Spaghetti roads and bullet trains would transverse the length and breadth of this country in a short space of time, according to the MDC-T president. All this would be funded with $15 billion worth of funding that the United States government under President Donald Trump would unlock as a soon as Adv Chamisa took the reins of power. While in Matabeleland, Adv Chamisa visited the Joshua Nkomo Museum in Matsheumhlophe suburb and emerged to claim that the late Father Zimbabwe’s family had given him the old man’s intonga — a sign that they were effectively endorsing him as the country’s next leader.

Of course, this was not true and the Nkomo family was livid to the extent that they were forced to issue a statement recanting Adv Chamisa’s claims given the ramifications of passing intonga to a total stranger. Clearly, the MDC-T leader — just like his predecessor the late Mr Morgan Tsvangirai — requires massive hand-holding to curb his penchant for putting his foot in the mouth. His advisors, among whom are experienced lawyers, need to rein him in to avert a situation where he has to continuously explain himself out of tricky situations.

His latest trip to the United Kingdom should have been a learning curve given its disastrous outcome. From the outset, Adv Chamisa lurched from calamity to calamity right from the rally in Bedford where he offered to marry off his 18-year-old sister to President Mnangagwa if he lost the forthcoming election.

Gender activists were scathing in their condemnation of the sexist and misogynistic utterances, forcing Adv Chamisa to apologise for his lack of foresight and insensitivity.

The UK trip also brought him face to face with Mr Stephen Sackur — that swashbuckling BBC Hardtalk presenter famed for taking no prisoners on his shows. To say the youthful politician was taken to the cleaners would be an understatement because he was totally bamboozled by the interview which clearly exposed his litany of falsehoods to the world. Mr Sackur — who appeared to have meticulously done his homework — tore into Adv Chamisa’s fanciful promises and exposed his lies about meeting President Trump and the promises of a $15 billion rescue package. Zimbabwean opposition politicians are used to being handled with kid gloves by a sympathetic Western media and Adv Chamisa thought the script remained the same much to his shock.

Totally out of depth, he found himself at the receiving end of a stinging rebuke from his interviewer, who clearly was not impressed by the amount of drivel spewing from his interviewee’s mouth. Words such as “absolute nonsense”, “silly” and “fantasies” were bandied about much to the irritation of Adv Chamisa and his followers.

In a candid assessment of the Hardtalk performance, former Education Minister Senator David Coltart, admitted Adv Chamisa’s shortcomings, saying the MDC-T president had misfired and made wrong pronouncements. In a statement issued over the weekend, Sen Coltart attributed Adv Chamisa’s naiveté to lack of exposure. “It is important to remember that Nelson Chamisa has known nothing else other than the crazy political environment which has existed in this country since he entered politics in September 1999,” he said.

“Of course Nelson Chamisa has faults.

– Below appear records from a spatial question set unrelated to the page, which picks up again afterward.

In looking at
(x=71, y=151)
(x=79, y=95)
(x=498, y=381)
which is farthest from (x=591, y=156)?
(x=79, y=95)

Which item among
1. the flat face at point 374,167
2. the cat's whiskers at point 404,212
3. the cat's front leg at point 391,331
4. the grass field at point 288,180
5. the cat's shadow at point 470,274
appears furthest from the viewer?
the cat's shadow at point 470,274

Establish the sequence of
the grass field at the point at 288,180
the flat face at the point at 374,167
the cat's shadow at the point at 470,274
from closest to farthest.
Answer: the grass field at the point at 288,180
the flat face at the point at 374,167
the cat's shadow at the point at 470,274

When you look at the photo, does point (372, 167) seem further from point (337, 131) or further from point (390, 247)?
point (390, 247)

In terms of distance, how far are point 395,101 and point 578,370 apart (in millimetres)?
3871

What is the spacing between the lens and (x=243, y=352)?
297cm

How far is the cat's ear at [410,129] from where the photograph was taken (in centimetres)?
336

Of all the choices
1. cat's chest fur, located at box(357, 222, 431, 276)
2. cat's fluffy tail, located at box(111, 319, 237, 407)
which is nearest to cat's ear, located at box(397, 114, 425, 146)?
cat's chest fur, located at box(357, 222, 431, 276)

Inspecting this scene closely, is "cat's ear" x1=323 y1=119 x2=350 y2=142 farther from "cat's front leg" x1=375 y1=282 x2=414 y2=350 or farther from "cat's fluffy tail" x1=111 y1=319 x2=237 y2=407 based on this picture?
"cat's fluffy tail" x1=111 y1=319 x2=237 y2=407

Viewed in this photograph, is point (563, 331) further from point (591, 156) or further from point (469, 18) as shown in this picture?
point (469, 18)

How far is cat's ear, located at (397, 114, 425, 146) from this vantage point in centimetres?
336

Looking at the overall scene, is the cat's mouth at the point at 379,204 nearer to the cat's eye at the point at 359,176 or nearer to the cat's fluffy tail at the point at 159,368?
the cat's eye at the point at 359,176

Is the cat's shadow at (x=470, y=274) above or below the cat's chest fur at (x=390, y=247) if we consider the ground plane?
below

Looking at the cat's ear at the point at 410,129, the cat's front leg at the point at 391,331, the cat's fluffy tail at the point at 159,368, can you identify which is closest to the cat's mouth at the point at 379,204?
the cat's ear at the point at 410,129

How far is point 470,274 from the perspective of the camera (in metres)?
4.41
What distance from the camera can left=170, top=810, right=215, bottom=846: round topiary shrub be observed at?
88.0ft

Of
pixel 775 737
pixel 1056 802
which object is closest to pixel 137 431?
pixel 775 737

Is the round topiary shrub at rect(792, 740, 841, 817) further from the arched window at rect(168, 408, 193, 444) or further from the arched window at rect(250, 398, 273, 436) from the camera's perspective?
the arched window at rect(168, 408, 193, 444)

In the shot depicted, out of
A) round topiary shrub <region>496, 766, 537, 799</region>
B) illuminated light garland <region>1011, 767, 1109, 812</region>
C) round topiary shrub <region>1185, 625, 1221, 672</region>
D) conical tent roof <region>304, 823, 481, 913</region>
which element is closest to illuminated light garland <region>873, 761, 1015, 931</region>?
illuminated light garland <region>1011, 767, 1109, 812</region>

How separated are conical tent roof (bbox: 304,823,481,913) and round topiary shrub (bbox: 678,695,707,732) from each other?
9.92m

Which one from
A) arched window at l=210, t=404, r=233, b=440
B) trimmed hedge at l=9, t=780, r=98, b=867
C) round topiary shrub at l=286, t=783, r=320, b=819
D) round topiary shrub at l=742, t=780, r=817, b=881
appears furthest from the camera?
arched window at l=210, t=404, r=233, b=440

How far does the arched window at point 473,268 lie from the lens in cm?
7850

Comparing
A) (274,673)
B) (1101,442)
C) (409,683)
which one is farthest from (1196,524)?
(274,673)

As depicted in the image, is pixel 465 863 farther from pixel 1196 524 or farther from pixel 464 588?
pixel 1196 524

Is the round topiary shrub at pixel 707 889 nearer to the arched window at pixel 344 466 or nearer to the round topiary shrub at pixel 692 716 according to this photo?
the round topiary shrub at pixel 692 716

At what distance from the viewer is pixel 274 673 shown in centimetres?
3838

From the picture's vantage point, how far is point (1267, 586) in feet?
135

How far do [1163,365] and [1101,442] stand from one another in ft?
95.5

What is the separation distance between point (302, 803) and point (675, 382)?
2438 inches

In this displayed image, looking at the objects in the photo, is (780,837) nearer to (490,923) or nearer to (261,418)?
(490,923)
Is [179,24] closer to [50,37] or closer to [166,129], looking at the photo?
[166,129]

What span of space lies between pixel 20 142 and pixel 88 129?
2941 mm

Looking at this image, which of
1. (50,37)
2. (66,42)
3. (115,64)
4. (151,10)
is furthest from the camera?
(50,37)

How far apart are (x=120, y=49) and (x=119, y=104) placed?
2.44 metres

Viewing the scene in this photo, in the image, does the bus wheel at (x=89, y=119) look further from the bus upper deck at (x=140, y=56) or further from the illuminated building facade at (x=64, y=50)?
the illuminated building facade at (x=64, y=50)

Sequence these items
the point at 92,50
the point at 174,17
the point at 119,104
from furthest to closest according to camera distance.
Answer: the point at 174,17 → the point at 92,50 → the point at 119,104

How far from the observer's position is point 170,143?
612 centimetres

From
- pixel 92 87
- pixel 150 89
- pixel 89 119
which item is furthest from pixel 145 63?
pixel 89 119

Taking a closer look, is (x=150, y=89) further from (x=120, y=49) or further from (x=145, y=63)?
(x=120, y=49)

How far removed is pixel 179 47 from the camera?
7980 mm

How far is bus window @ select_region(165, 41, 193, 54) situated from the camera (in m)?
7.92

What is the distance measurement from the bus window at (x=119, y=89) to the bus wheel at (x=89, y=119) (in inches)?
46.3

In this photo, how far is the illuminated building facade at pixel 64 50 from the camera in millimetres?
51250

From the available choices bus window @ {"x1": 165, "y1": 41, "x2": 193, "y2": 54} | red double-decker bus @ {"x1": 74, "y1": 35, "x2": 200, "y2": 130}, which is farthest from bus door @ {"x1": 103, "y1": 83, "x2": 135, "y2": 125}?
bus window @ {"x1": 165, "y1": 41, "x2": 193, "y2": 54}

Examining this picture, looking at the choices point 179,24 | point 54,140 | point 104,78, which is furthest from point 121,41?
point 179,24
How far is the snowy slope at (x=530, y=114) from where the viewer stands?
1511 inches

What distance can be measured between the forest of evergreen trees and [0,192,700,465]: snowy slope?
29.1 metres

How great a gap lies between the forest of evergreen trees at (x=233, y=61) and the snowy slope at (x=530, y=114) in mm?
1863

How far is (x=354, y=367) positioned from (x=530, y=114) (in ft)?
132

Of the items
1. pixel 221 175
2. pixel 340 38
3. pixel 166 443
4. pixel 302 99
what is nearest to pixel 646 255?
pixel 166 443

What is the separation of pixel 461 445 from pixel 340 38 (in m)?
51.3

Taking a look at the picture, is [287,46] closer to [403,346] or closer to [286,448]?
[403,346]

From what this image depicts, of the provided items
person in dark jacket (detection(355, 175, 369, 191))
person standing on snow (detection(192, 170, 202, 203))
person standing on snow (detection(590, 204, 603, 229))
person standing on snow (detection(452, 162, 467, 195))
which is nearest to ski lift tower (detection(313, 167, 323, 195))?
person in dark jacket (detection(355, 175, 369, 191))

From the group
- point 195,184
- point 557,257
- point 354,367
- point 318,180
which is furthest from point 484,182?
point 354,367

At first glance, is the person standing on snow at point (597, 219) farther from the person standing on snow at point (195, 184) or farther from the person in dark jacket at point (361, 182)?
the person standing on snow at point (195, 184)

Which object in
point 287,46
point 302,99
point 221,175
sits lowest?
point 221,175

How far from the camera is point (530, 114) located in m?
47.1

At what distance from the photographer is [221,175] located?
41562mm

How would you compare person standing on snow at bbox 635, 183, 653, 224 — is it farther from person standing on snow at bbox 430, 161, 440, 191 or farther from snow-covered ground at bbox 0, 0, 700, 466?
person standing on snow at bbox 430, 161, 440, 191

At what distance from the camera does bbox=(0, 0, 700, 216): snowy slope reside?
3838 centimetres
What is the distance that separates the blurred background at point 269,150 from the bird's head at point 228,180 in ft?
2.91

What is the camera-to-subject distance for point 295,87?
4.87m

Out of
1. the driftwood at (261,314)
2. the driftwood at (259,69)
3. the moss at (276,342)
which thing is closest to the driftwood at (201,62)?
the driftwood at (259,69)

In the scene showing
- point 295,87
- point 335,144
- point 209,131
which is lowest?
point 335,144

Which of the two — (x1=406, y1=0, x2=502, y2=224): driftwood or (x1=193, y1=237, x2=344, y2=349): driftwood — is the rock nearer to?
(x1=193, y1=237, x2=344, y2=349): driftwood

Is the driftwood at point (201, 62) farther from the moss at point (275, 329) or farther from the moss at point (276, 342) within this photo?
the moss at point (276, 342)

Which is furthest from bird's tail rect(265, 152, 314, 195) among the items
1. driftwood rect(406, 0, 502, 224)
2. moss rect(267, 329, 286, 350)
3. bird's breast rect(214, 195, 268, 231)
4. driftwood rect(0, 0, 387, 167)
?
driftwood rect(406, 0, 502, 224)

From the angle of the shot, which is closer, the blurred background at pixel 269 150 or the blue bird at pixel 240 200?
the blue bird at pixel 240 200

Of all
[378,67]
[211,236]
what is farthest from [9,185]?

All of us do. Of course he has made mistakes in some of his pronouncements — all of us have done so in our own political careers. None of us is perfect — but at this moment in our history we cannot let perfection be the enemy of the good”.

Sen Coltart said Adv Chamisa had taken some lessons from his conduct on Hardtalk. “No doubt he has learned from the experience and he is a quick learner. Having done Hardtalk twice myself I know how demanding it is and I respect that he was prepared to go into the firing line,” he said.

We also hope Adv Chamisa learnt some valuable lessons from the barracking he received on Hardtalk and that going forward, he will refrain from making fanciful promises at rallies and stick to serious policy issues and ideology — a feat that appears too heavy for him at the moment.